Multi-Cluster Operations

The workspace-per-cluster model scales naturally to multi-cluster architectures. If you're running a service mesh across three clusters, or managing a fleet of edge clusters, or operating separate clusters for different teams, each one gets its own workspace in Beam. The mental model stays the same regardless of how many clusters you manage.

For teams managing many clusters -- say, ten or more -- the Quick Switcher becomes essential. Press ⌘P and type "prod-us-east" to jump directly to the US East production cluster workspace. Type "staging-eu" to switch to the European staging environment. The fuzzy search matches workspace names instantly, so naming your workspaces descriptively (with region and environment) makes navigation effortless even at scale.

Each workspace's kubectl tab should have its KUBECONFIG set to the specific cluster's config file. This ensures that no matter how many workspaces you have open, there's zero chance of running a command against the wrong cluster. The workspace boundary is also the security boundary.

Project Memory for Kubernetes Conventions

Every Kubernetes team has conventions. Maybe all services must have resource limits defined. Maybe pod disruption budgets are required for production deployments. Maybe labels must follow a specific schema: app.kubernetes.io/name, app.kubernetes.io/version, app.kubernetes.io/managed-by. Maybe your team uses Istio and every service needs sidecar injection annotations. These rules live in runbooks, wiki pages, or people's heads -- and they get violated every time someone is in a hurry.

Beam's Project Memory feature solves this. Create a memory file that documents your Kubernetes conventions: required labels, resource limit standards, namespace naming patterns, Helm chart structure, Terraform module conventions, and deployment rollout strategies. When Claude Code starts a session, it reads this memory file automatically and follows your conventions from the very first prompt.

Tell Claude: "Generate a deployment for the payment service." Without memory, Claude will generate a reasonable deployment with generic best practices. With your team's memory file loaded, Claude generates a deployment with your exact label schema, your standard resource limits for that service tier, your required annotations for monitoring and service mesh integration, your pod disruption budget, and your specific health check conventions. Every manifest Claude produces is compliant with your team's standards from the moment it's generated.

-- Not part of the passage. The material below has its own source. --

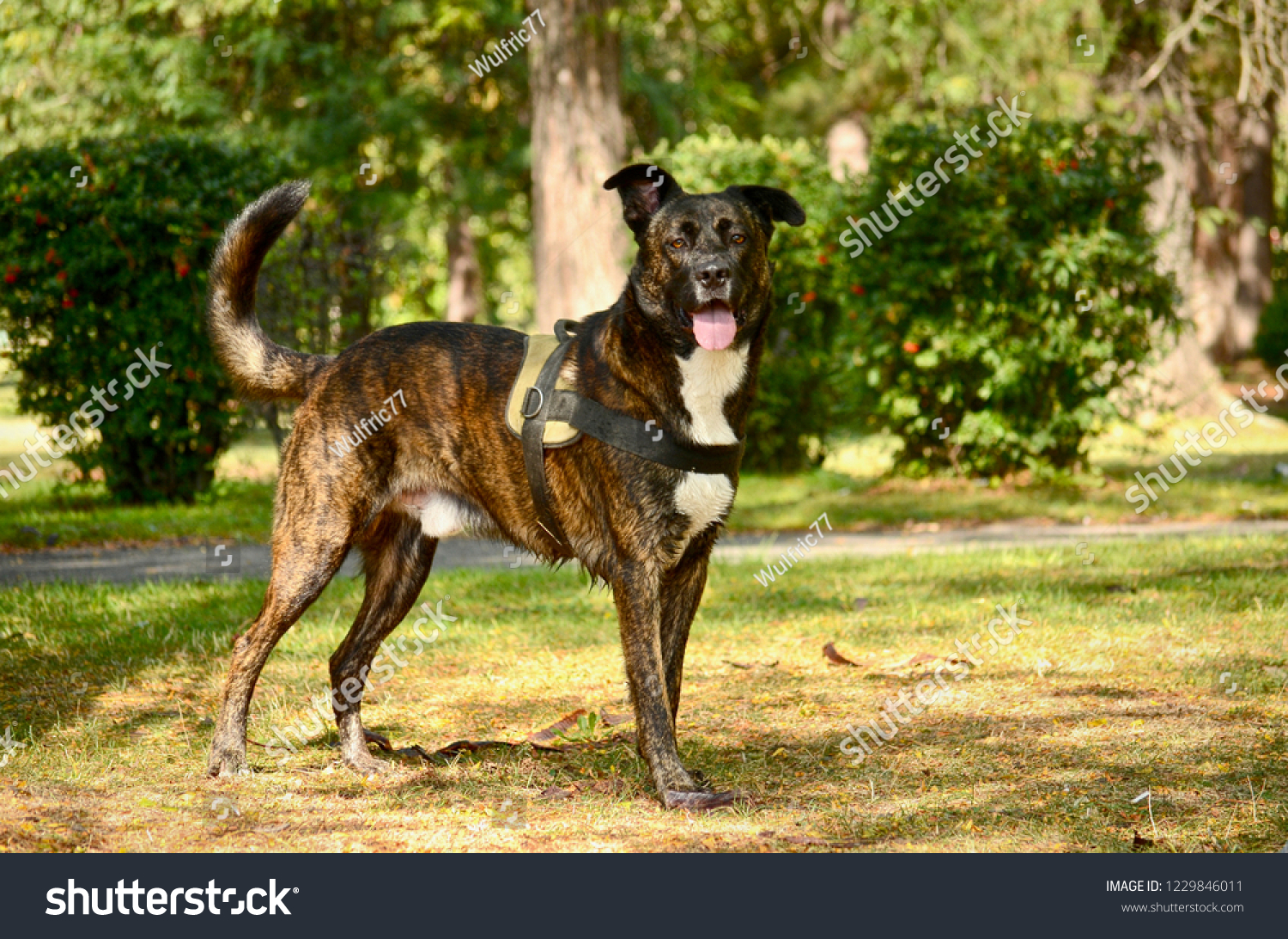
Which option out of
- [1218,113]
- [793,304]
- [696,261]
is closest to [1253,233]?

This is especially powerful for on-call engineers who might not know every convention by heart. During an incident at 3 AM, they don't need to remember that production deployments require a PDB with minAvailable: 2. Claude already knows, because the memory file told it.

Summary

Kubernetes operations are inherently multi-terminal, multi-cluster, and multi-tool. You're running kubectl, helm, terraform, stern, k9s, docker, and Claude Code -- often all at the same time, often across multiple cluster environments. Without structure, this leads to the most dangerous class of DevOps errors: running commands against the wrong cluster.

Beam's workspace model eliminates this class of error entirely:

• Use one workspace per cluster environment -- Dev, Staging, Production, Infrastructure -- each with its own kubectl context and color coding
• Use Claude Code inside each workspace to generate deployments, Helm charts, Terraform modules, network policies, and debug failing pods with full cluster context
• Use split panes for real-time feedback -- Claude generating YAML on the left, kubectl applying it on the right, stern showing the result live
• Use saved layouts (⌘S) to restore your entire multi-cluster terminal setup in seconds, including an incident response layout ready for emergencies
• Use Project Memory to ensure Claude Code follows your team's Kubernetes conventions -- labels, resource limits, annotations, PDBs -- from the first prompt
• Use Quick Switcher (⌘P) to jump between clusters and environments instantly, even when managing ten or more cluster workspaces

The key insight is that Kubernetes safety comes from context isolation. When every environment has its own workspace with its own visual identity and its own kubectl context, the accidental cross-environment command becomes nearly impossible. Beam doesn't just organize your terminals -- it makes your Kubernetes operations fundamentally safer.